Donald Forrest immediately distinguished himself from the group as something of a Cassanova-like troublemaker. He and his friend Bruce Bauer—both active in football, basketball, baseball and track, and friends now for over 55 years—were quite desirable dating prospects for the ladies in high school. “Every blonde and brunette dated these fellows,” Voloerman confirmed.
“I tried to be a player but I didn’t have the tools,” Forrest lamented, even though he admitted his dating history was a tad more extensive than average. “We had some good-looking cheerleaders,” he said.
“They were more famous than our teams,” Bauer chuckled, even though he was part of a generational athletic legacy himself. His father received Weehawken High’s “Most Athletic” award in 1931, Bauer received the same award in 1961, and his son received it (though from a different town) in 1984.
Forrest, who lost the title of “Most Athletic” to Bauer by a few points, claimed, “I played basketball so I could sit on the bench next to the cheerleaders.”
How did he attract their attention? He shared his three tenets for driving the ladies wild: “learn to dance, pay attention in school, and take shop classes.”
Clearly things have changed over the years, but there is one key difference between high school then and high school now, the two noted. “We didn’t have drugs,” Forrest said. “We smoked a little bit, but our coach didn’t like us to.”
“We were there years before marijuana became popular,” Bauer added. “That’s how old we are.”

From the spotlight to the Shades

“These are still dirty old guys,” Eddie Miller said of Bauer and Forrest. As for the rest of his classmates? “Half of them are alright, some should be in a mental institution,” he said.

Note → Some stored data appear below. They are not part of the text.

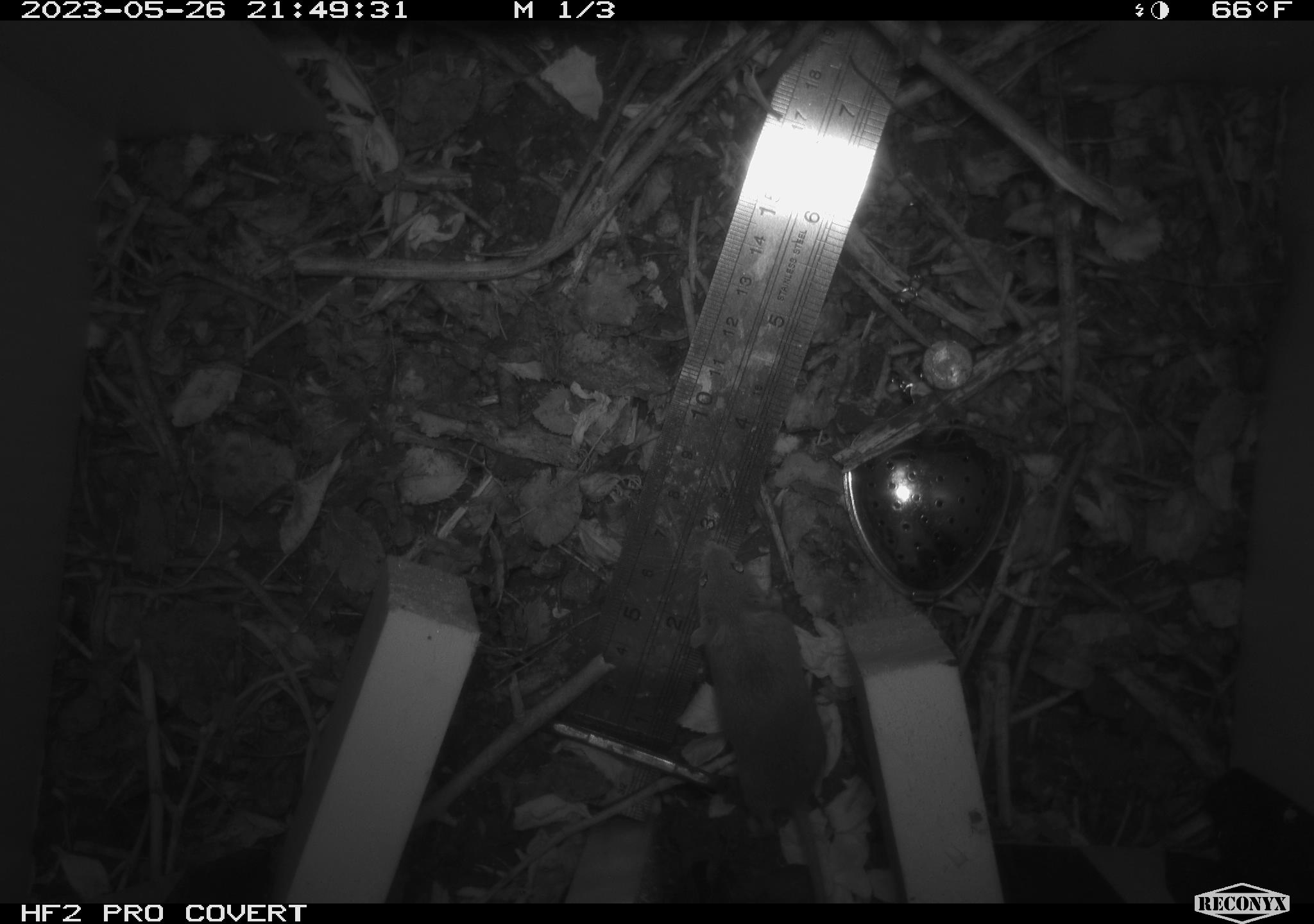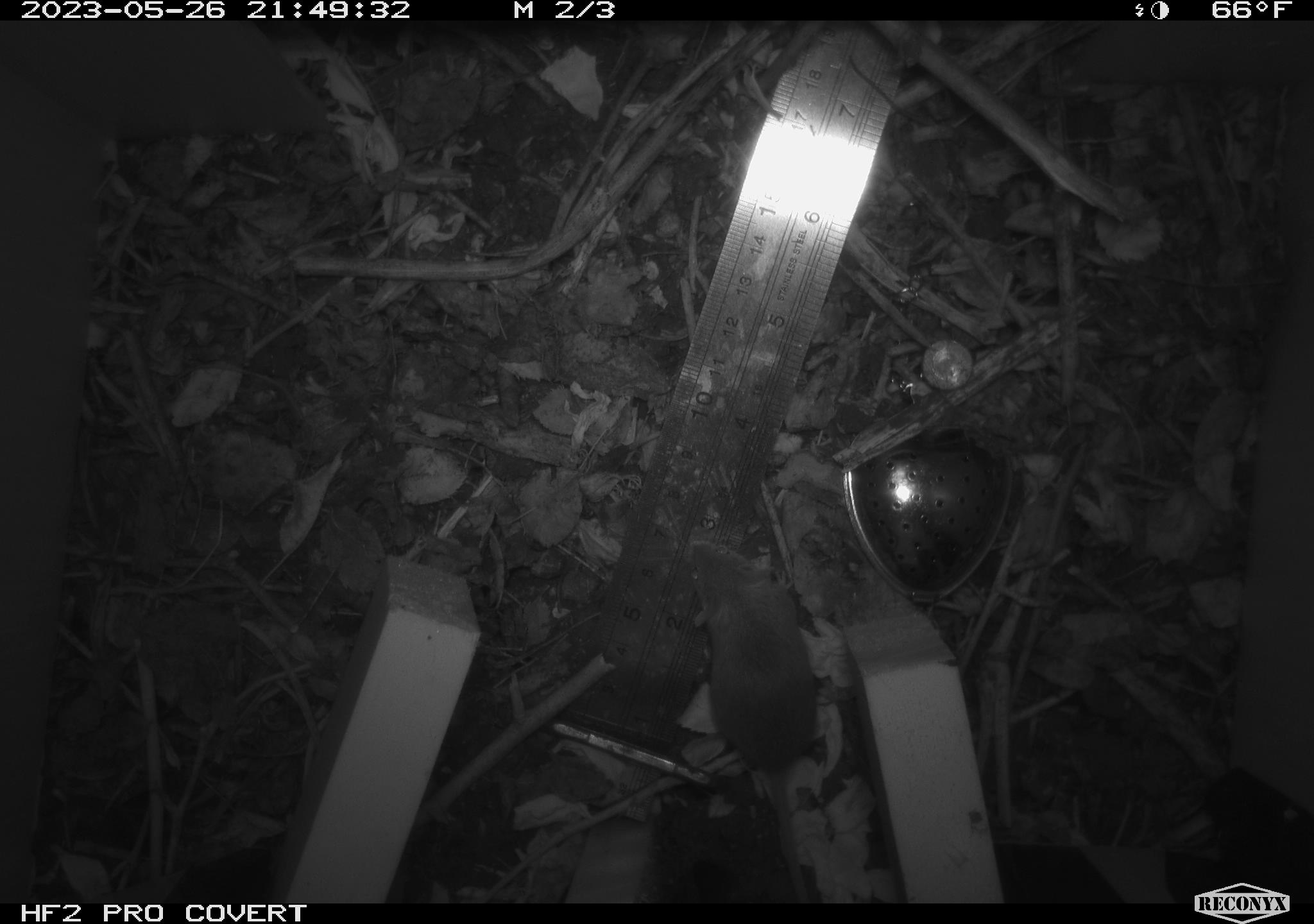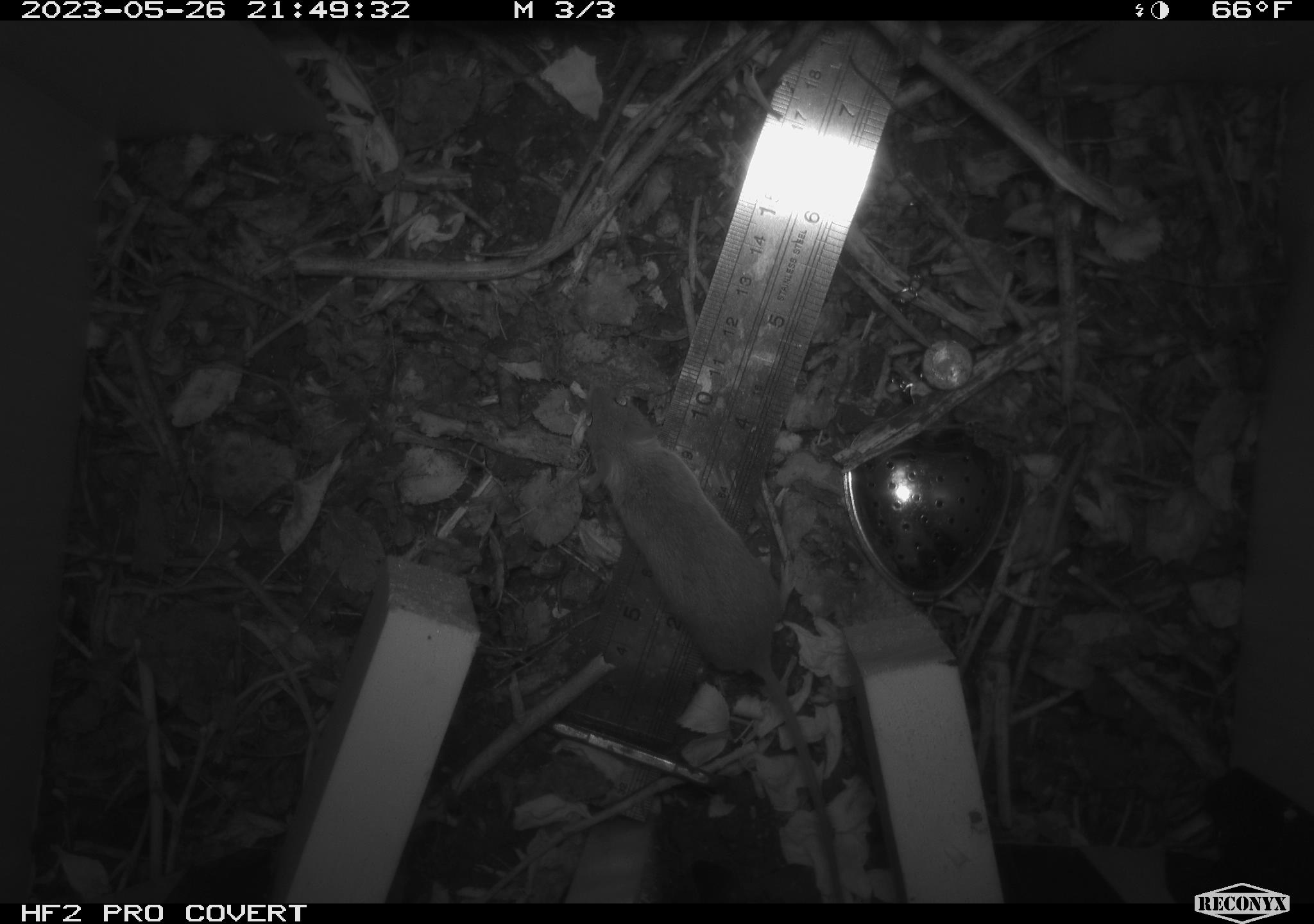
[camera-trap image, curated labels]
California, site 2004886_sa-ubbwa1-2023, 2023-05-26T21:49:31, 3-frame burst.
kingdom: Animalia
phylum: Chordata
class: Mammalia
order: Rodentia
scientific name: Rodentia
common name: mouse species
Mouse species (Rodentia).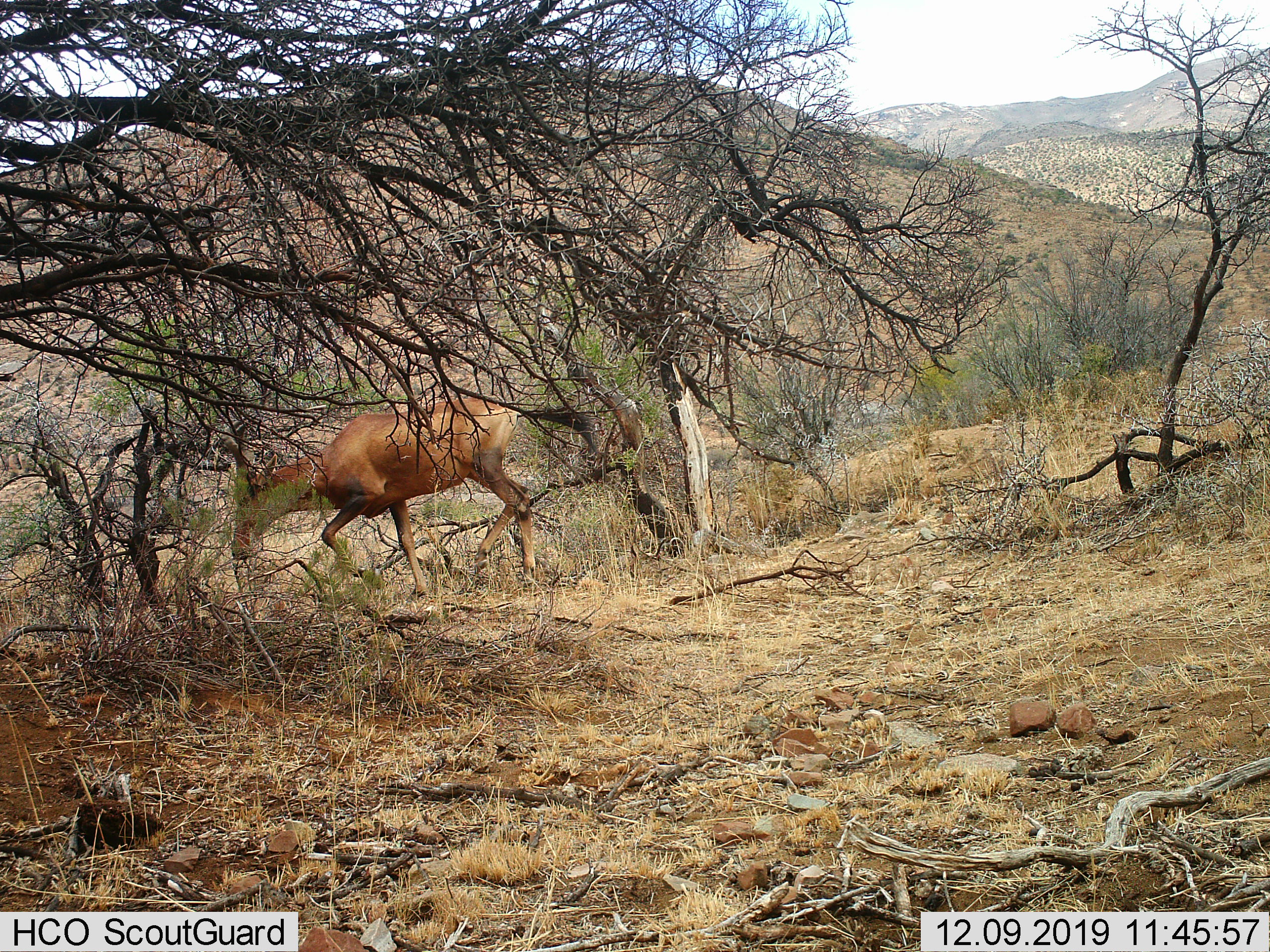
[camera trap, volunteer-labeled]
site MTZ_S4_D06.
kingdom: Animalia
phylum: Chordata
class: Mammalia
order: Artiodactyla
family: Bovidae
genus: Alcelaphus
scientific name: Alcelaphus buselaphus caama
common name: red hartebeest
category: hartebeestred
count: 1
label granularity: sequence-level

Miller—known by some as “The Fonz” back in high school—has lived and worked in Weehawken all his life. His forearms bear the name of his wife of 46 years and his own name tattooed in Chinese, and on his upper arms are the names of his children and grandchildren.
He drove a tractor trailer for 32 years and has worked as custodian for the Webster School for the past 18. His has been “a tough life, but a good life,” he said.
Miller feels things were different back then, particularly for those who lived in the Shades like he did. “I tell you, we had nothing, but everybody stuck together,” he explained. “These days, my grandkids get everything they want.”
Miller’s parents both died young of heart attacks, and he was left to help raise his two sisters. Money was scare, he said, and he fought for everything that he had—a stark contrast to life in uptown Weehawken.
“There was a divide,” Miller stated, “But if I could do it over again, I would do it the same ten times a hundred.”
Despite the attendees’ varied high school experiences, most everyone agreed on one thing: the event was a success. Hahne was pleased that her classmates enjoyed themselves, and she left future generations with one crucial—if not censorable—piece of advice.
“I tell my grandchildren, when you’re in high school, you try hard to make everyone like you,” she said. “When you get older, you don’t give a s…[let’s just say ‘darn’].”